* **What is required**
Copy every line from the data below in which the string "site" can be found.

* **Input data**
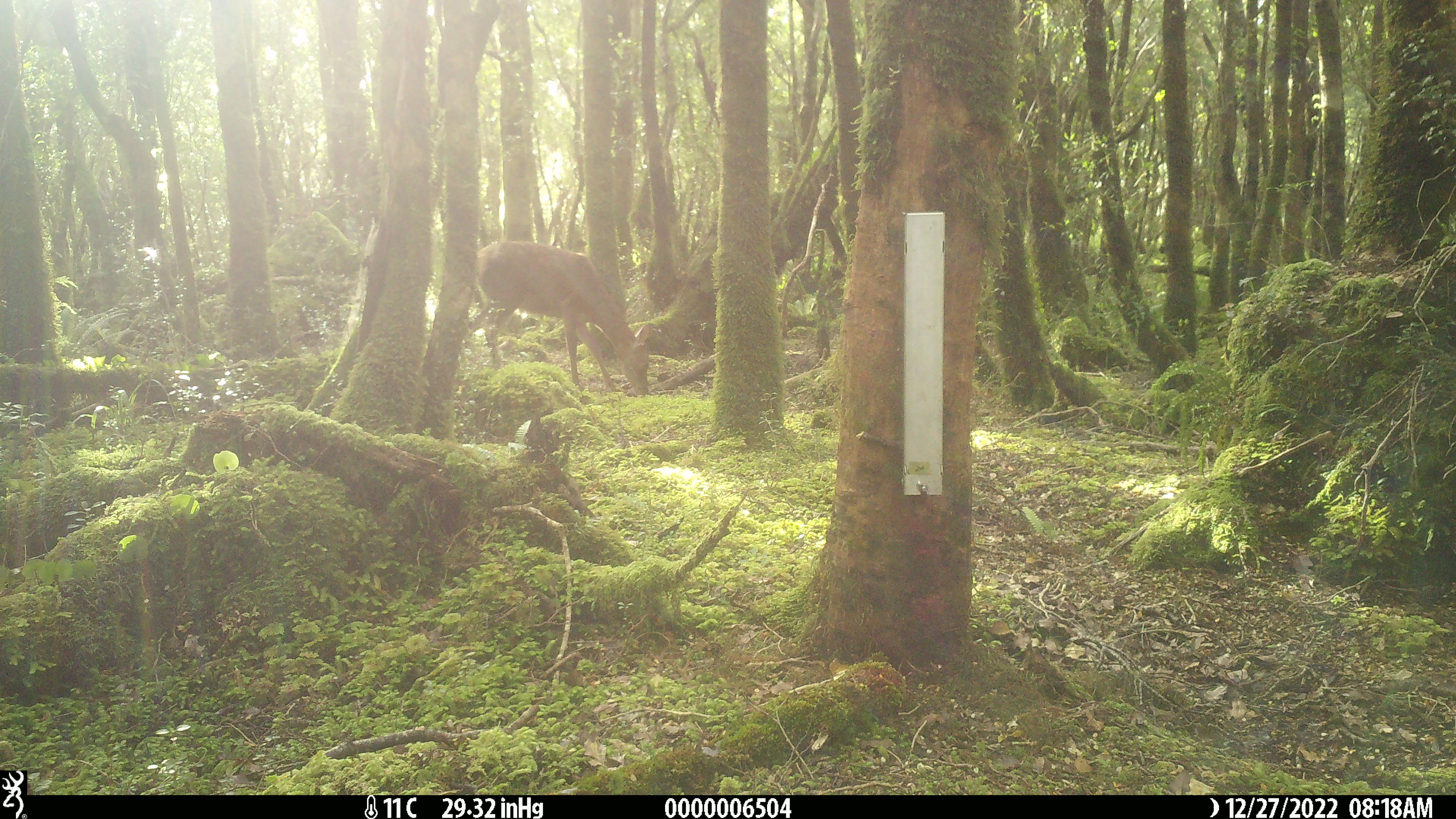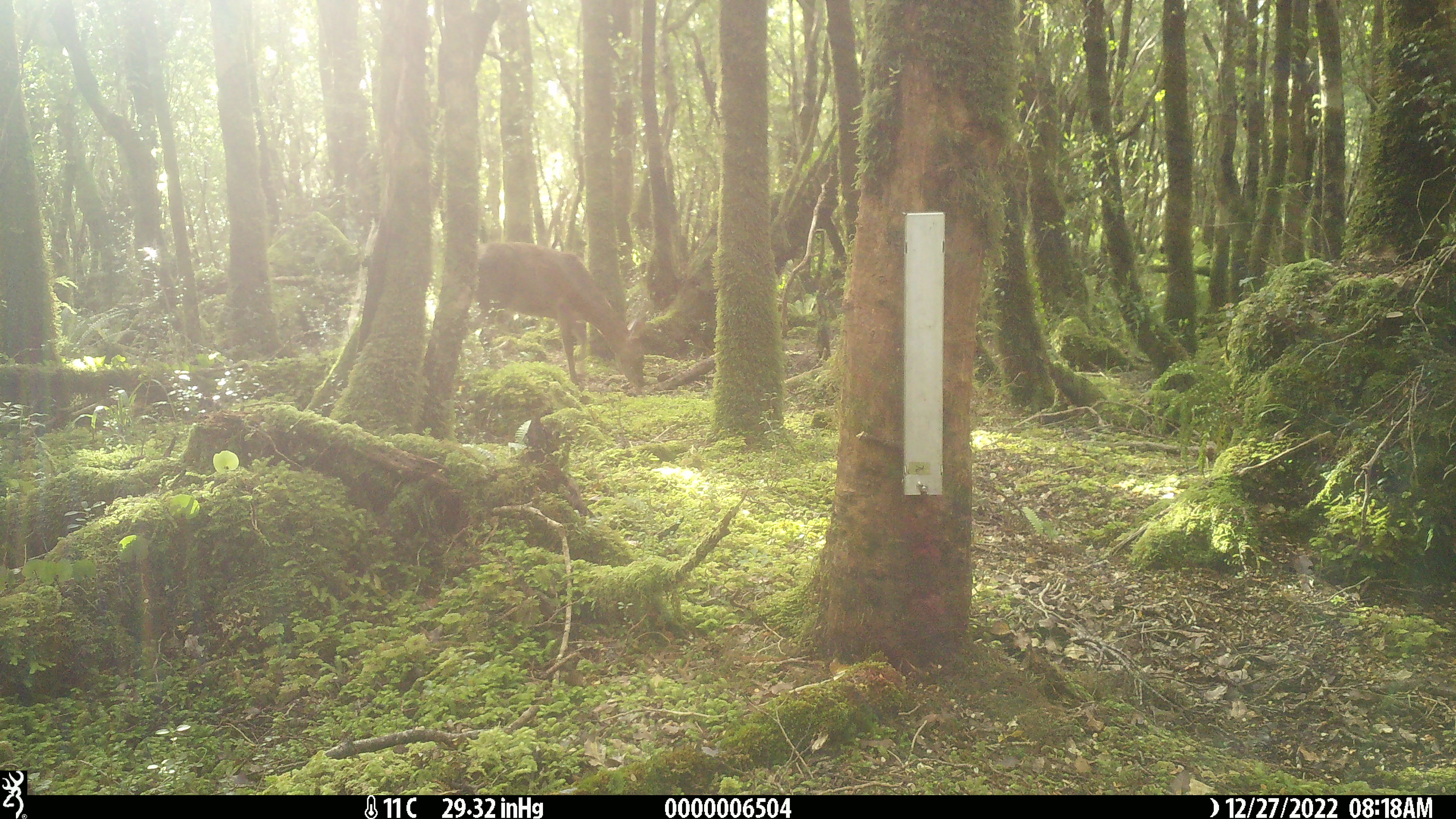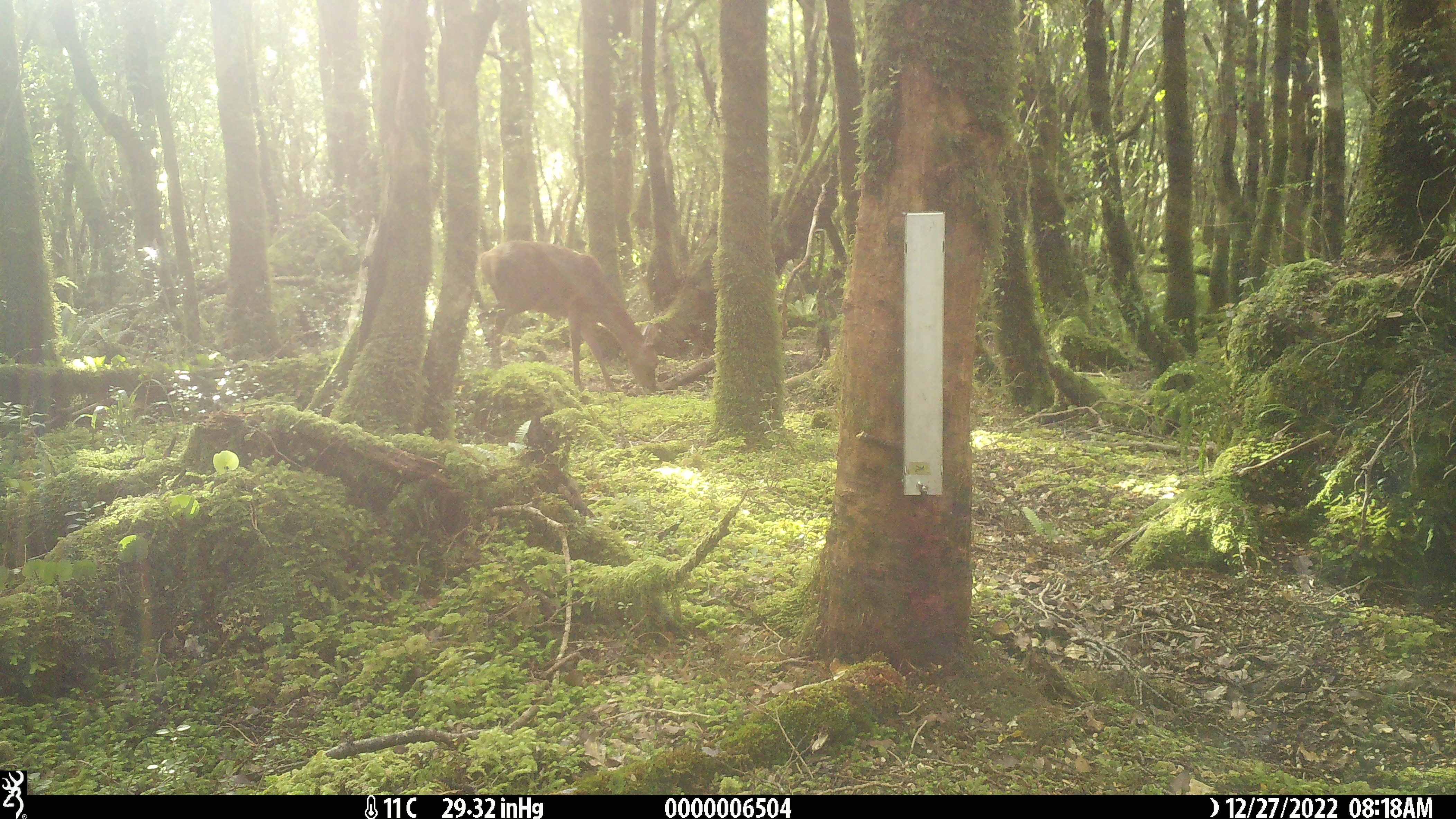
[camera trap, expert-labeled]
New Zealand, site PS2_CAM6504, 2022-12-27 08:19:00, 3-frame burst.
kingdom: Animalia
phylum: Chordata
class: Mammalia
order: Artiodactyla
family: Cervidae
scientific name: Cervidae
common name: deer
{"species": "deer (Cervidae)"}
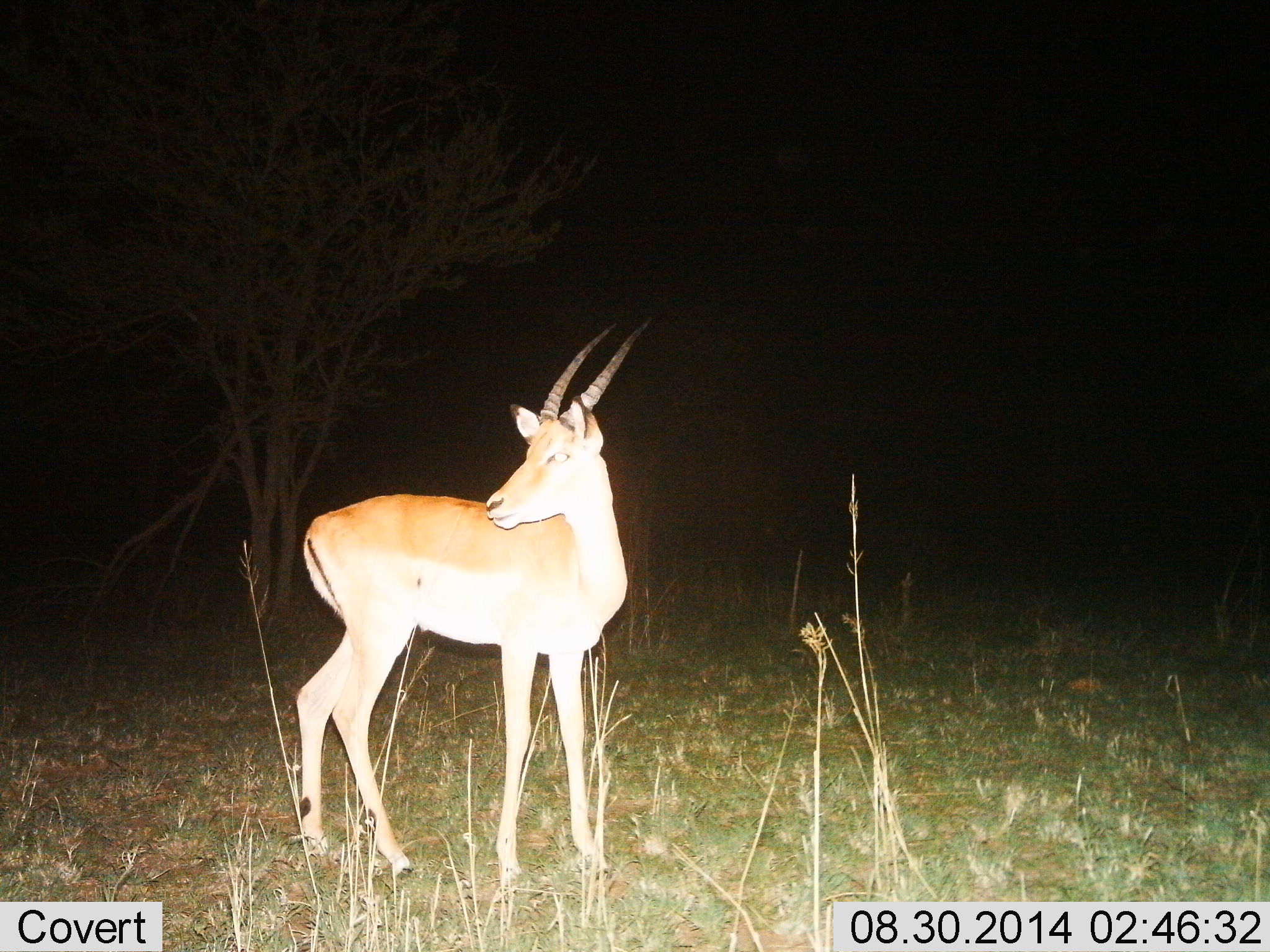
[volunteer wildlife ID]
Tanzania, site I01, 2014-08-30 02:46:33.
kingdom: Animalia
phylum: Chordata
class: Mammalia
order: Artiodactyla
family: Bovidae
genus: Nanger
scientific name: Nanger granti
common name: grant's gazelle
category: gazellegrants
Gazellegrants (grant's gazelle) (Nanger granti), count 1. Behavior (volunteer vote fractions): standing 100%, resting 0%, moving 0%, interacting 0%. Young present (vote fraction): 0%. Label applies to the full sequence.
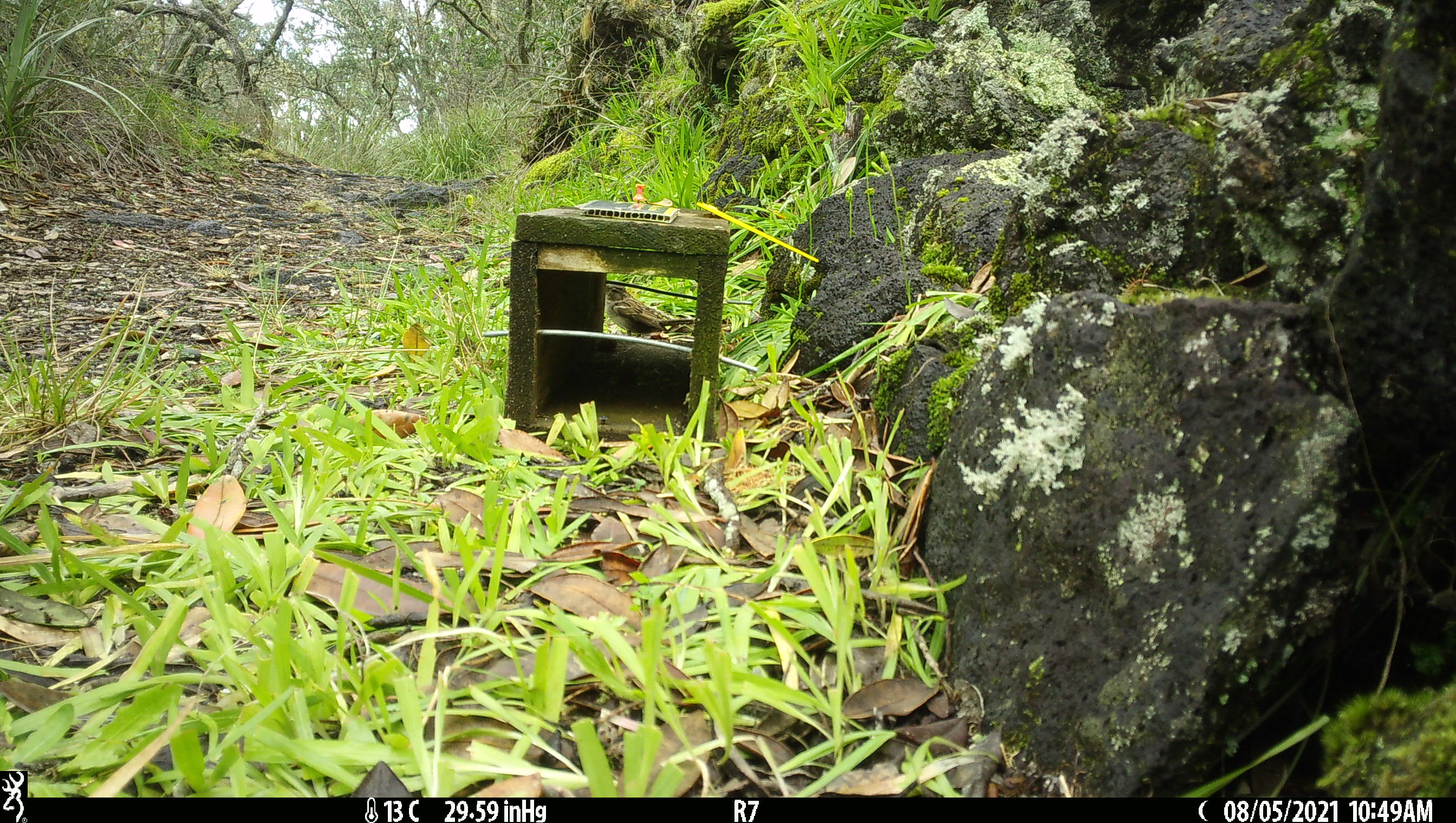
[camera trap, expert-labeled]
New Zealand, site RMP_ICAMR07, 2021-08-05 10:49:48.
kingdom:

* **Solution for this exercise**
New Zealand, site PS2_CAM6504, 2022-12-27 08:19:00, 3-frame burst.
Tanzania, site I01, 2014-08-30 02:46:33.
New Zealand, site RMP_ICAMR07, 2021-08-05 10:49:48.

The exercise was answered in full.